UITVINDER WINDHOUTZAAGMOLEN
In Friesland stonden veel windhoutzaagmolens, een uitvinding van Cornelis Corneliszn van Uitgeest (1550-1606) die een revolutie ontketende in de scheepsbouw. Industriemolens stonden in de zeventiende en achttiende eeuwen ook in Overzeese kolonies. Vanaf de negentiende eeuw nemen op fossiele brandstof opgewekte stoomkracht en later ook elektriciteit draaiende motoren het malen grotendeels over. Negentig procent van het oude molenbestand verdwijnt. De auteurs geven kennis van de ontwikkeling van molens door die onmisbaar is om te bevatten wat molens nu nog kunnen betekenen. Wetterskip Fryslân zet bij hevige regenval. nog spinnenkoppen in als reservegemaal. Deze kleine windmolens bemalen al vanaf de zeventiende eeuw kleine Friese polders.
Notities:
1. - Van werktuig tot wereldmerk - 100 jaar molenbehoud. Eindredactie Agnes de Boer, Marjan ten Broeke. Luuk van Term, beeldredactie Nelleke Feenstra, Victor Lansink, fotografie Ezra Böhm. Gebonden, 23x28 cm, 192 pagina’s, 185 illustraties in kleur. Literatuurlijsten, overzicht auteurs. 12.05.2023, Wbooks/ De Hollandsche molen, ISBN 9789462585393. € 29,95.
2. - Gravure door Adriaan van der Laan ’t Juffertje, de eerste houtzaagmolen (kleine wipwatermolen oorspronkelijk op een vlot geplaatst, uitgevonden in 1592 te Uitgeest door Cornelis Cornelisz van Uytgeest). (Noord-Hollands Archief, ca 1720). N.B.: molen is in 1596 op land in Oostzaandam geplaatst.
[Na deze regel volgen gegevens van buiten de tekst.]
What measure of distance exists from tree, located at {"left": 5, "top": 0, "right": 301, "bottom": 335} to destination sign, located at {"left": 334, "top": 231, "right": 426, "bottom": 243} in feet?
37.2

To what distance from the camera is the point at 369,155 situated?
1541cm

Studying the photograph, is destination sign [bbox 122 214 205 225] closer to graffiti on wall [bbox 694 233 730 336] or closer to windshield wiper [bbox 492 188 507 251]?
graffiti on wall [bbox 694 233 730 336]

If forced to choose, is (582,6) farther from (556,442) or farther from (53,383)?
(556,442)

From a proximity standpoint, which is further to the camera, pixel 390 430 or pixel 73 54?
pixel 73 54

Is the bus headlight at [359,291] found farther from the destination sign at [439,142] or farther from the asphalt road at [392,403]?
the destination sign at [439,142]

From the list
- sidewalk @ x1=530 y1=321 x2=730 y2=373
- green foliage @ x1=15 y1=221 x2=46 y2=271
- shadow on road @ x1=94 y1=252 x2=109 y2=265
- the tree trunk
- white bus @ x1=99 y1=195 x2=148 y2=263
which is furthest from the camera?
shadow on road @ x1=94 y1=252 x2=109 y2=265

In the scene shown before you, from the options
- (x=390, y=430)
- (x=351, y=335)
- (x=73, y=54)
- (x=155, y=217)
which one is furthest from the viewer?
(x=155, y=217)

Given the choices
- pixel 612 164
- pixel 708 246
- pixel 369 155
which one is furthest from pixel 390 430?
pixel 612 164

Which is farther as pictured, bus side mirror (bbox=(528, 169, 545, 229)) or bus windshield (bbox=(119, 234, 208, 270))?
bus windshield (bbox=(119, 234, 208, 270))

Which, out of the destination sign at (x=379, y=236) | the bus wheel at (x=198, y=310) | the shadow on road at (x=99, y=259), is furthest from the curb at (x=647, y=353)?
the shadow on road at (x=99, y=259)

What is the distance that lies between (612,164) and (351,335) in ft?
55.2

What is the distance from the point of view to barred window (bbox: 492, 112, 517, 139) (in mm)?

3. - Pieter Wilhelmus de Weijer, chromolitho naar Herman Frederick Carel ten Kate, 1834 Molenmaker Jan Adriaanszoon Leeghwater aan het werk (Rijksmuseum).
4. - Jan Deckwitz, tekening Cornelis Corneliszn van Uytgeest (1150-1606), geldt als uitvinder van de windhoutzaagmolen (Stichting Cornelis Cornelisz van Uitgeest).